Tanto amó Dios al mundo que entregó a su propio Hijo… para que todos tengan vida. Con este razonamiento, Jesús explicaba a Nicodemo, un discípulo nocturno y clandestino de Jesús pero con ansías de aprender, el sentido de la muerte del Mesías. No se trata de una muerte sin sentido, sino de una muerte que da la vida a muchos.
Pero en este momento culminante de la vida, cuando Jesús atisba ya cercano el horizonte de la muerte, siente el desvalimiento y la angustia. Y levanta la mirada hacia el único que puede comprenderle, que puede consolarle y grita: Padre, en tus manos encomiendo mi espíritu. A ti me acojo, a tu amor y benevolencia.
La lectura de la Pasión del Señor sobrecoge. Un silencio profundo reviste nuestros templos, y en el momento culminante de la muerte el silencio se acompaña a veces del llanto y la rigidez de nuestra mirada. Así se explica el impacto de la película «La Pasión». Algunos le acusaron de excesivamente cruenta. ¿Pero acaso es hermoso ver un crucificado muriéndose? La Pasión del Señor es el mayor de los dramas de la humanidad: hemos matado al Hijo de Dios.
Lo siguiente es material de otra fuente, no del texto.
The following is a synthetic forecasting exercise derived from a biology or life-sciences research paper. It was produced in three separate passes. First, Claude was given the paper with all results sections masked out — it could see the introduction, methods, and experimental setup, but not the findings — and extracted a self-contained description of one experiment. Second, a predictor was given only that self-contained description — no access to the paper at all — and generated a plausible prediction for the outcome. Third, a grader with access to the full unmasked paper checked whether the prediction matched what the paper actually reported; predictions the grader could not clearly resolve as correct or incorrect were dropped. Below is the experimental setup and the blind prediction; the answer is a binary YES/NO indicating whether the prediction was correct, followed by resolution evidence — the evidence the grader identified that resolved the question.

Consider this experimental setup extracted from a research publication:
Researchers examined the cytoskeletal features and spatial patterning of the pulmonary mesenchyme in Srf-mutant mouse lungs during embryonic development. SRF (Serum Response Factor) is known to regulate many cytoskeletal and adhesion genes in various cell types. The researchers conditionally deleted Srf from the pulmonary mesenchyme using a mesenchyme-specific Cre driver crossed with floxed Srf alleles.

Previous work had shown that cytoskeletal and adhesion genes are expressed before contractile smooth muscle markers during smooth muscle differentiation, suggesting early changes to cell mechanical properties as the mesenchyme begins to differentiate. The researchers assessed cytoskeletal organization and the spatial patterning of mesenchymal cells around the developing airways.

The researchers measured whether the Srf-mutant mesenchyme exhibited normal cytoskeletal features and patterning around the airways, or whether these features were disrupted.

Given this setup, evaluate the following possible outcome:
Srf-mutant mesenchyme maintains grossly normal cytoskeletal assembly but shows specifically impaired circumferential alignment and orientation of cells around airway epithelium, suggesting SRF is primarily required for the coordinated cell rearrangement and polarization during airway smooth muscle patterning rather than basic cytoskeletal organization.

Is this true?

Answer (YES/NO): NO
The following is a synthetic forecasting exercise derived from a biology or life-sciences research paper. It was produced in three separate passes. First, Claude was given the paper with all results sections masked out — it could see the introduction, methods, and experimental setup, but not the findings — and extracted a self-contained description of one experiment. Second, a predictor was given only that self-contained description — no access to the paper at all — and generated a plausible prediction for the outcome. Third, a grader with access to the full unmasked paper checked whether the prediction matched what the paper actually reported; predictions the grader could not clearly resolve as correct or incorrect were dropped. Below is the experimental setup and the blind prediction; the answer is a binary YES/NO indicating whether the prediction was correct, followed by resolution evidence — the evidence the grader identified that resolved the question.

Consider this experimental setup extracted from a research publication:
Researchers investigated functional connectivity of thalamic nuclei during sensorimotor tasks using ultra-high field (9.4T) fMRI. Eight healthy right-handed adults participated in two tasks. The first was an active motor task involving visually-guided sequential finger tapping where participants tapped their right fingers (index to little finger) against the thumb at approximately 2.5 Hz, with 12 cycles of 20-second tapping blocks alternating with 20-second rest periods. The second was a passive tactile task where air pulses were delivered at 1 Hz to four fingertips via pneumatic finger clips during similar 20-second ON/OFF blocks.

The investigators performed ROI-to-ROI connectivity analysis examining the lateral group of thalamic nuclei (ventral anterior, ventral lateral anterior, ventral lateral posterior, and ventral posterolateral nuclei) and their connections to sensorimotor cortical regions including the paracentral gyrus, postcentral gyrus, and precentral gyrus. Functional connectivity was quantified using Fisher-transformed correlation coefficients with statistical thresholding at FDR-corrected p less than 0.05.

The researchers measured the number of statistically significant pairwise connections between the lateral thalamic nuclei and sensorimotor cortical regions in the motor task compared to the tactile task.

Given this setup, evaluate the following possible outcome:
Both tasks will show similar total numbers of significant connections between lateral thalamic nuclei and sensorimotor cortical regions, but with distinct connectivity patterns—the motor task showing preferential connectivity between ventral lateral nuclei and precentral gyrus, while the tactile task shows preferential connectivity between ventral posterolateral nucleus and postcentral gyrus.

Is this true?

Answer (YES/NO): NO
Algo debe tener esta cruz cuando tanto atrae las miradas. Y es que el creyente sabe bien, que la aparente muerte que cuelga del madero, no se sino una fuente de vida de la que nos beneficiamos todos. San Pablo, decía con profundo sentimiento: No puedo gloriarme sino es en la cruz de Cristo. Es la cruz el motivo de nuestra salvación y por tanto el mayor timbre de la gloria humana.
Cuando miramos a un Crucificado, con los brazos abiertos, estamos contemplando el mayor abrazo de Dios a la humanidad. Es el abrazo del perdón, del rescate de todos para volver a la casa del Padre, reconciliados de nuevo y con la esperanza recuperada.
El Viernes Santo es un día dramático por la muerte del mejor de los hombres. Pero es también, ya, un día cargado de esperanza porque sabemos que el hombre que muere es el Hijo de Dios. Y el Padre le resucitará, para que el abrazo de la cruz tome vida en un abrazo a cada uno de nosotros, rescatados del pecado y reincorporados a la familia de Dios.
Junto a la cruz del Hijo, siempre está la Madre. La fidelidad de María al proyecto de Dios, hace que esté junto a la cruz, sosteniendo como madre el dolor del Hijo, y escuchando el grito de abandono en los brazos de Dios: Padre, en tus manos encomiendo mi espíritu. Y María levantaría sus ojos al cielo y le diría a Dios: «Tú me lo diste, tú me lo has quitado para devolverlo Resucitado y Salvador de todos. Es tan mío que ya no me pertenece: es de todos».
El dolor rompe el corazón, pero la esperanza de la Resurrección es el único bálsamo que suaviza el sufrimiento.